Please put your draft in this folder by Sunday March 15 @ 11:59 PM.

Reminders:

  1. You must do an in-person interview and take a horizontal photo of the person — properly framed. (Rule of thirds, see ppt above.)
  2. Your piece should work on two levels — about the subject and also about something else.
  3. Include a direct quote from a person commenting on your subject.
  4. Follow the format exactly. Here’s a profile of my mom — about her, her book and about starting a project later in life.

(Headline) Clara Villarosa: Still Down to Business

(Story Lede) Clara Villarosa remembers exactly when she hit rock bottom in her career: September 3, 1980. That was the day her boss called her into his office and fired her from her position as vice president of human resources of Colorado’s largest bank.

“I closed the door of my bedroom and cried my eyes out,” says Villarosa, who was then 52 and had spent many years climbing the corporate ladder. “I was crushed. I couldn’t believe I’d lost my job.” 

(Transition sentence) But, as she says, you can’t keep a good woman down for long.

(nut graph; this part explains why the reader should care/what the news is) Villarosa picked herself up, dusted herself off and kept stepping. With her severance in hand, she reinvented herself as an entrepreneur and opened the Hue-Man Experience Bookstore a few years later. She would grow it into the country’s largest Black bookstore. Now 85, a time when most people have stopped working — and after a second, successful store in Harlem — she’s reinvented herself again, this time as author of the new book, “Down to Business: The First 10 Steps for Entrepreneurship for Women.”

(end nut graph with direct quote) “My personality was too big for the confines of corporate America,” says Villarosa. “The very traits that had irked my colleagues— being a pushy, assertive, independent thinker, fast on my feet, with a tendency to stir things up— were the qualities of which I was most proud. I hope others can recognize their own gifts through my story.”

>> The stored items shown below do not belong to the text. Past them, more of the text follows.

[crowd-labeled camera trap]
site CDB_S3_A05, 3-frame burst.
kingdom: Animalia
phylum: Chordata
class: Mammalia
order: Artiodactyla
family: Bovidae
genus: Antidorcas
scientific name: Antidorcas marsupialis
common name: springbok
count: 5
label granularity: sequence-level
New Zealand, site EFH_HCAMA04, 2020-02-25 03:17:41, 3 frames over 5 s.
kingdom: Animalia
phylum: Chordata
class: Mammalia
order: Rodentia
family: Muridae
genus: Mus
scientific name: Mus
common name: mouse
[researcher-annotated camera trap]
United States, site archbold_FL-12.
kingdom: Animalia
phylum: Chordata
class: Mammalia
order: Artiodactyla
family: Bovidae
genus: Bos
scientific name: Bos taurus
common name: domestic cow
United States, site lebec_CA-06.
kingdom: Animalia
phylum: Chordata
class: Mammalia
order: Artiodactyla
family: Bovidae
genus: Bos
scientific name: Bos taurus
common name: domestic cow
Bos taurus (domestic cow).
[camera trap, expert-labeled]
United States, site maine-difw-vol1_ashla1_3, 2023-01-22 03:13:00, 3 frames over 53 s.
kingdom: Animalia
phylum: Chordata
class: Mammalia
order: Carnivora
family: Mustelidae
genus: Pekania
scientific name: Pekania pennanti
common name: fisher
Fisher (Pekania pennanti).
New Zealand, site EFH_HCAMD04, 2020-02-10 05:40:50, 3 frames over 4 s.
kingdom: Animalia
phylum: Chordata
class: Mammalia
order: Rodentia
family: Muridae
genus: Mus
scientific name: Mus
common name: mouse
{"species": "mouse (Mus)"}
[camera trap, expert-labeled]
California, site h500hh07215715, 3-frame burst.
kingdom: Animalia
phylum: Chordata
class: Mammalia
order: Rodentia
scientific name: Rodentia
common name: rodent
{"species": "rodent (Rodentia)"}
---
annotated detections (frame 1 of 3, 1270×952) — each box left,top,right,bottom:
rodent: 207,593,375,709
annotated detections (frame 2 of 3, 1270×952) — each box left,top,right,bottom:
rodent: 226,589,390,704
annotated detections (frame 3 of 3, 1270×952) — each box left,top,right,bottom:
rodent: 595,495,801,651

(body, one point at a time) A first-time author at 80 years old? Villarosa says that writing doesn’t come naturally to her, so putting together her book proved challenging. But midlife change-up runs in her family. “My own mother, Mollie, started as a hat maker, then went to beauty school and became a hairdresser,” she says. “That’s not all. In her 50s, she became a realtor, later a psychic. So big life changes aren’t such a big deal to me.”

Villarosa decided to write her book after getting so many basic questions from women and some men who wanted to open businesses. “People came to me with great business ideas, but what they needed was hard-core, real-world advice, information that was straightforward and easy-to-understand,” Villarosa explains. “I have lots of that after so much experience and so many years at it.”

“Down to Business” highlights a number of Harlem entrepreneurs. Villarosa says she did this by design, honing in on small businesses with less than $1 million a year in revenue, some with less than $100,000. “This vital community was a microcosm of what was happening in cities, suburbs and small towns all over the country,” she explains. “This is where I live, am entertained, and shop, so these are dynamic entrepreneurs from my community. Because I know them and they know me, I was able to sit and talk intimately about their businesses. “

(comment from someone else) Izzy Best, a would-be entrepreneur, says that the advice in “Down to Business” proved invaluable as she put together a business plan to open a video production company. “Clara is an inspiration, especially at her age, and all of her suggestions were practical and grounded in reality,” says Best, who lives in Harlem and plans to launch next year. “The book didn’t sugar coat anything but allowed me the courage to take entrepreneurial baby steps.”

Retired from the day-to-day running of Hue-Man in Harlem, Villarosa says she’s already got her eye on another career. “I’ve been doing workshops at banks for entrepreneurs to publicize the book,” says Villarosa. “Being a career coach might be my third act.”

(kicker) She flashes her smile. “Or is it my fourth?” she says. “I can’t even keep up with me!”